작업 지시:
목록에서 문자열 "instances"가 들어 있는 줄을 세어 그 수만 답하세요.

원본 데이터:

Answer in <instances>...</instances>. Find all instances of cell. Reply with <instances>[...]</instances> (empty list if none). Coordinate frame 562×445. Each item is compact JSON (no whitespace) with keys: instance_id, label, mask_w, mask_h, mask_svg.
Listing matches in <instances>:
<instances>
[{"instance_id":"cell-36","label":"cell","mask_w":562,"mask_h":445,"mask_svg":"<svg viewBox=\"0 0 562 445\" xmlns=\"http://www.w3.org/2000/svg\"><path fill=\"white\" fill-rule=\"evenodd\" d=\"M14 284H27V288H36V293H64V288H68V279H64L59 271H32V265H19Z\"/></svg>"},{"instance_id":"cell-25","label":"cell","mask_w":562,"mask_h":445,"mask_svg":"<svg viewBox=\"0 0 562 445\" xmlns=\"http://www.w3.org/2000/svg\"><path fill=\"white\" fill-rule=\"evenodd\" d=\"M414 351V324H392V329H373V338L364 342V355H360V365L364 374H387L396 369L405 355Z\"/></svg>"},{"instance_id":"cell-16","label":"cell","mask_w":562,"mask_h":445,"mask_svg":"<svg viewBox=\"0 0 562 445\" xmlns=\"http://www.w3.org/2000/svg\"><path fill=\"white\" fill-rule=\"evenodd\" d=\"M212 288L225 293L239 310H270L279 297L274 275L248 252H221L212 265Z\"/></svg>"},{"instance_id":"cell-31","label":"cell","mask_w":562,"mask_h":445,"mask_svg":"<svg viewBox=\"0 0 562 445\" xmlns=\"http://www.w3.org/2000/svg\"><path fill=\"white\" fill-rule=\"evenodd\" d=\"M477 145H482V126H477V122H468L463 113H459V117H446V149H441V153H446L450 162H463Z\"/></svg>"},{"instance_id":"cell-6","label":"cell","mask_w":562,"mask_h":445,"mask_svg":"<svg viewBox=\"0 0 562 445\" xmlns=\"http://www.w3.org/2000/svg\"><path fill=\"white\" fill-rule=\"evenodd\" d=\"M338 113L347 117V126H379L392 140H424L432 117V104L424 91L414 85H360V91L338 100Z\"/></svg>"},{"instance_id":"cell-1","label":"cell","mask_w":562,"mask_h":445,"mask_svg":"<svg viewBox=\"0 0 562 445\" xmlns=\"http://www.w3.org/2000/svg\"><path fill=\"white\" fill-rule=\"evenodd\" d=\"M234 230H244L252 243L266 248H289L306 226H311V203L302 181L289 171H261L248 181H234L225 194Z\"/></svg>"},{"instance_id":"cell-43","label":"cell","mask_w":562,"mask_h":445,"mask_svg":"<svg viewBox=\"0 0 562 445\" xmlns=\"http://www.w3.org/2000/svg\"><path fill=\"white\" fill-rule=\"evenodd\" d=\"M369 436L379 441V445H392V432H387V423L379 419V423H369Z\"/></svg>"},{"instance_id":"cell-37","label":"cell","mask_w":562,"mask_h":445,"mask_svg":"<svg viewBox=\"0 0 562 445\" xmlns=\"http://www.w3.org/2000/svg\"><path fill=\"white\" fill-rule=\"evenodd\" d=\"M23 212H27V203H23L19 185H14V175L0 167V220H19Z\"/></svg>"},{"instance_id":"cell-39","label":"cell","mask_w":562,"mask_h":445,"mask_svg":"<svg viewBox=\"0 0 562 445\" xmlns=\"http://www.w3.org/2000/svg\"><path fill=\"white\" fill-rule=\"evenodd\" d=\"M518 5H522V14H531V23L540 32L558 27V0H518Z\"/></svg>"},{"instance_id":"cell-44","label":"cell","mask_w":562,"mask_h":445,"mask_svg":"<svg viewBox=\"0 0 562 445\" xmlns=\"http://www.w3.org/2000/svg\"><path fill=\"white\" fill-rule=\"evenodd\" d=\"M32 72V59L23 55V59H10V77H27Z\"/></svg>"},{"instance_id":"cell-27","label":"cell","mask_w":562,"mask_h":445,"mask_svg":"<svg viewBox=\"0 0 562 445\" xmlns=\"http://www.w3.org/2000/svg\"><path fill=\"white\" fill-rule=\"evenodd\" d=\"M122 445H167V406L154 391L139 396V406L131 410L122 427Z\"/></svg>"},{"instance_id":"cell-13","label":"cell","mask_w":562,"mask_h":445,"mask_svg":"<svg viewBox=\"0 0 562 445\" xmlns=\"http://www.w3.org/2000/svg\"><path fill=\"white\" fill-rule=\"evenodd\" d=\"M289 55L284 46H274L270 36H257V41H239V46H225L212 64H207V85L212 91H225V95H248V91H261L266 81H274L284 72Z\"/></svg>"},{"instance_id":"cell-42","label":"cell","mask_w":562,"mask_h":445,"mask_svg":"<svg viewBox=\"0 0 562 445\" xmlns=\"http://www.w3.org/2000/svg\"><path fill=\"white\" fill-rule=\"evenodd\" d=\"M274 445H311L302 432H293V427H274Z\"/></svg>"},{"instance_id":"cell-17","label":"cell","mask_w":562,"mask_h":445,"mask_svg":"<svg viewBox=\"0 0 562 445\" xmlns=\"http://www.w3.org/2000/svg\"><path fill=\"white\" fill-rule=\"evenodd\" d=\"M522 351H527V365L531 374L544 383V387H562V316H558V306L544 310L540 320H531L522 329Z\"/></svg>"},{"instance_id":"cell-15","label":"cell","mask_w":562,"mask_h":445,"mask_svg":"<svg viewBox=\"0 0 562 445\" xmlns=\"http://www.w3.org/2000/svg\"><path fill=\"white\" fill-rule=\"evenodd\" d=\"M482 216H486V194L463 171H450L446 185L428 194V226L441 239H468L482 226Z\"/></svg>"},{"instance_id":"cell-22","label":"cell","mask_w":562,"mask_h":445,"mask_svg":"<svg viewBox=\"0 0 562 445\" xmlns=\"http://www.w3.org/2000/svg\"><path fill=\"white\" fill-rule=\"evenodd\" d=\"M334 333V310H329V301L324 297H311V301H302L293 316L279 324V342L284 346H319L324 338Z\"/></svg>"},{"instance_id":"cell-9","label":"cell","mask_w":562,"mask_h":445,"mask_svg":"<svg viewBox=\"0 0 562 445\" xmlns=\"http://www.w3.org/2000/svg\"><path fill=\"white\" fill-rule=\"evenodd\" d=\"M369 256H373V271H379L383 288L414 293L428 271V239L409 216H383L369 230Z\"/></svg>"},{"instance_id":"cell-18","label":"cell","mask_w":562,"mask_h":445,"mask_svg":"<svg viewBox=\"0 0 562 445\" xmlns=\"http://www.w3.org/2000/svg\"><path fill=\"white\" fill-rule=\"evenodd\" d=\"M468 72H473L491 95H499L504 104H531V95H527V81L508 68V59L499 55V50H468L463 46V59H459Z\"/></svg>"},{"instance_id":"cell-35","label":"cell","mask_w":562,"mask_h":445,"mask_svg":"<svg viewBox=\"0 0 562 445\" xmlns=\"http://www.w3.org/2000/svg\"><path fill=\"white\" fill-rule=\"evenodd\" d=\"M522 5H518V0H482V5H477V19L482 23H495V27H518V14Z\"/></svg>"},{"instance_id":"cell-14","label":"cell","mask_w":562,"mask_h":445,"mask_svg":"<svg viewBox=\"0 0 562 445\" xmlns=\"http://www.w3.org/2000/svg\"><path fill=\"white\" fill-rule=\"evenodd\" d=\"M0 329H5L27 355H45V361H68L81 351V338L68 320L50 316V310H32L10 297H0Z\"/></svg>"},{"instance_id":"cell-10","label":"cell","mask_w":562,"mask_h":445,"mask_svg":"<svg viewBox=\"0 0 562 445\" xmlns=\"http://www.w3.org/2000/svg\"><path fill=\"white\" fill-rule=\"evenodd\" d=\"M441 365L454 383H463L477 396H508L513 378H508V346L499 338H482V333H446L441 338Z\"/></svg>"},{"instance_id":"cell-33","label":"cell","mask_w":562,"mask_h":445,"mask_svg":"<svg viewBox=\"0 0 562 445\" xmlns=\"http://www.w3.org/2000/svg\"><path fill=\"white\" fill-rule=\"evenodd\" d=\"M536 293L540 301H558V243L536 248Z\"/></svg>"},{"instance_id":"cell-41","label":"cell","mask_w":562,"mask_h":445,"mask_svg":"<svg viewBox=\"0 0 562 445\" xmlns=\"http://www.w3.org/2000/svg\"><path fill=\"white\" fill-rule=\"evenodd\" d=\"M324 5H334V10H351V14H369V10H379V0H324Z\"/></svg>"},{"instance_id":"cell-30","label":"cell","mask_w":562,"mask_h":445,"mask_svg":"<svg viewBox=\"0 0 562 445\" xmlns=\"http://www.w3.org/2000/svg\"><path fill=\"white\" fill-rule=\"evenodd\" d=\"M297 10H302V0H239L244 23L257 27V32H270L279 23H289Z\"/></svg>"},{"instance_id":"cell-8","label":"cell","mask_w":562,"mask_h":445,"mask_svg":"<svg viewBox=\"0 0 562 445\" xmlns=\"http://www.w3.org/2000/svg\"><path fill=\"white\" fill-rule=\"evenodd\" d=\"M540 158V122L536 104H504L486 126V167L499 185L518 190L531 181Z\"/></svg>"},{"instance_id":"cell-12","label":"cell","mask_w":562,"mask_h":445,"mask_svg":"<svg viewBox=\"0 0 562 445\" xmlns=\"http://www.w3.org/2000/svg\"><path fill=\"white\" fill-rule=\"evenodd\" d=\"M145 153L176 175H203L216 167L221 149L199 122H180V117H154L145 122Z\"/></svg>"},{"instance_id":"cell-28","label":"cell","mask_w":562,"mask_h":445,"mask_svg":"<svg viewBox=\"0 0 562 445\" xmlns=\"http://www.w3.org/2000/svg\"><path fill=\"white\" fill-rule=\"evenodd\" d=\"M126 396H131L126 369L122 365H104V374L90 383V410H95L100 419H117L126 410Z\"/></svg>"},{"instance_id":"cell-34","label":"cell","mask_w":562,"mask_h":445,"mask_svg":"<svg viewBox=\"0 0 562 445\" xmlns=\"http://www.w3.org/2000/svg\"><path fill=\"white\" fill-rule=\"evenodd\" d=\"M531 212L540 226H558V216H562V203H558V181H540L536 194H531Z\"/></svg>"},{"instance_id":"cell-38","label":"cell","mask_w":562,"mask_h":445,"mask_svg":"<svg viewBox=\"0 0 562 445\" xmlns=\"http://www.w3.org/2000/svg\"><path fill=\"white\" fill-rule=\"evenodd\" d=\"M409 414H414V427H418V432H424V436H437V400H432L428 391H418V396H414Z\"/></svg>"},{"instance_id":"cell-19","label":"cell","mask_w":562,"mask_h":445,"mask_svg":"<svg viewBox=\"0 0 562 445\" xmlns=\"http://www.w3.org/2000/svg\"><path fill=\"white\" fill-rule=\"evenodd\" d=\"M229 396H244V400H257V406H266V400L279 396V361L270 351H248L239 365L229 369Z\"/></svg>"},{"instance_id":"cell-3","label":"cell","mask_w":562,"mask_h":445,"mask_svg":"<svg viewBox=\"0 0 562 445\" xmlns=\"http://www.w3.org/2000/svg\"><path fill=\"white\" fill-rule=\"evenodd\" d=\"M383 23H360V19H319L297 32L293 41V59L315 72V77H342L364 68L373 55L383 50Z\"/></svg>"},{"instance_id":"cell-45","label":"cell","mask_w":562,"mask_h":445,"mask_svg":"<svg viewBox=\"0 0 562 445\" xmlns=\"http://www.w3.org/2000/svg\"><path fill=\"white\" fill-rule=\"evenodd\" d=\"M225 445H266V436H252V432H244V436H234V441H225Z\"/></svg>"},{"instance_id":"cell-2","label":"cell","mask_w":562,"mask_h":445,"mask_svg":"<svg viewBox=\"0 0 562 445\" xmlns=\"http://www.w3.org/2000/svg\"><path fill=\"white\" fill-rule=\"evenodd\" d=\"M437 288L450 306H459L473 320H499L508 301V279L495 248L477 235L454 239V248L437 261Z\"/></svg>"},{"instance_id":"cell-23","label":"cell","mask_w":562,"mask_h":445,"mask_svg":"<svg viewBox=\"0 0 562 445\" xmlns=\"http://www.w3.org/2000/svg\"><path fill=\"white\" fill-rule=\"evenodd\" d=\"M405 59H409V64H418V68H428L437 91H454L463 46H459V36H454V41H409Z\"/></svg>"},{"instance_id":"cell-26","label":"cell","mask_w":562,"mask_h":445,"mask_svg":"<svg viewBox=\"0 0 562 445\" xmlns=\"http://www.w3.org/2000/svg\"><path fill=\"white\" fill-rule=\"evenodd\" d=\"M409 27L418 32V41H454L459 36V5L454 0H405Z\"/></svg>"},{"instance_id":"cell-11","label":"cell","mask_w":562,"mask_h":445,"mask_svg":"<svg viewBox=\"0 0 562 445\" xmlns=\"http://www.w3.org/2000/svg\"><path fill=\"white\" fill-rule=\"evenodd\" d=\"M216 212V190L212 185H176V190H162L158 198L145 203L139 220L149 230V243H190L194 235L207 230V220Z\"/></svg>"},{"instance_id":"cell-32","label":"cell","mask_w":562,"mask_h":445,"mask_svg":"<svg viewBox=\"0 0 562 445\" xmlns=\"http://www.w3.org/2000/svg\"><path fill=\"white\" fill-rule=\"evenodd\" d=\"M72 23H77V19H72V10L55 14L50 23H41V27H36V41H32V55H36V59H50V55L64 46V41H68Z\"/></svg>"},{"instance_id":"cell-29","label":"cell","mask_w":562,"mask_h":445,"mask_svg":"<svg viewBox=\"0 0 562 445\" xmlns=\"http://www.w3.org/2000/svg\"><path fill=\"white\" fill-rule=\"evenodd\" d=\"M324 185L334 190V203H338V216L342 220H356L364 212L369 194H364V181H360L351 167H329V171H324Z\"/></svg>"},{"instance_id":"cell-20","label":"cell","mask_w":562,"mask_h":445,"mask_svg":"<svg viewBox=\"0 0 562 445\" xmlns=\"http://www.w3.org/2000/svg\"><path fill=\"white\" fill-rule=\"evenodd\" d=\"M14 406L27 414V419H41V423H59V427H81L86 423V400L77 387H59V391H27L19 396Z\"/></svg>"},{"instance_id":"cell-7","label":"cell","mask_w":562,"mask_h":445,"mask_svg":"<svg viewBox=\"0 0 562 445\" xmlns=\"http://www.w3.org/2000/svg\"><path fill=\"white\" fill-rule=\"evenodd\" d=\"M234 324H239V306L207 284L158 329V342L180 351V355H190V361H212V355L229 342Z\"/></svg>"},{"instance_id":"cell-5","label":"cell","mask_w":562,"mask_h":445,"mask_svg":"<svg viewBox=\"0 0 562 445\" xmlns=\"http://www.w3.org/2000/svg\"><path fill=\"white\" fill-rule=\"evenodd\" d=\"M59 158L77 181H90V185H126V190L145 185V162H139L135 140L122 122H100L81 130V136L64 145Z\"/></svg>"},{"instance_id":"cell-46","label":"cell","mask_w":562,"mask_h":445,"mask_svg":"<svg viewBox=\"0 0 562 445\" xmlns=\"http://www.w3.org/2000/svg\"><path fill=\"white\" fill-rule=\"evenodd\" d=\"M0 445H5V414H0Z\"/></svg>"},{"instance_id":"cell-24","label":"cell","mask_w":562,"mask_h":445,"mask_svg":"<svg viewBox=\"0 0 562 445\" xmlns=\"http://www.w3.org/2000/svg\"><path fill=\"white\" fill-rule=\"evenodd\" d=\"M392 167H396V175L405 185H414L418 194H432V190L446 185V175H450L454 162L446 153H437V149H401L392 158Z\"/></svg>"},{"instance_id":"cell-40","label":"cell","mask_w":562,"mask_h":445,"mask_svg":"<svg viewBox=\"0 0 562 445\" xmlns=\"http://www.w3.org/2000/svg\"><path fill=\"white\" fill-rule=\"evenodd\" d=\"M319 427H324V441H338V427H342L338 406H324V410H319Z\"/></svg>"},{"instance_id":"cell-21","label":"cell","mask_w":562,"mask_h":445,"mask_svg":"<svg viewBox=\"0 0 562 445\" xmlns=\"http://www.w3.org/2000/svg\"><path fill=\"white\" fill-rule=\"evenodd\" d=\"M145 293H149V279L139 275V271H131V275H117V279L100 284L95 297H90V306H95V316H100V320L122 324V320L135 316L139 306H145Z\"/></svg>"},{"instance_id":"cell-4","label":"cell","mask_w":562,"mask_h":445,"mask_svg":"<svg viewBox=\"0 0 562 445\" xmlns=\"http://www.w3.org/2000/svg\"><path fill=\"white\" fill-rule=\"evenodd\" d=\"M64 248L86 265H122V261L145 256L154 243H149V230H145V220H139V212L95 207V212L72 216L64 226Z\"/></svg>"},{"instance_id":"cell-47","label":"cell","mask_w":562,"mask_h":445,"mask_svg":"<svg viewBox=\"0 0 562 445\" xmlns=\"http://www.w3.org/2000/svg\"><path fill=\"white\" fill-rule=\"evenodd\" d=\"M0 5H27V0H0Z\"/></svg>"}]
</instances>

완료된 작업:
4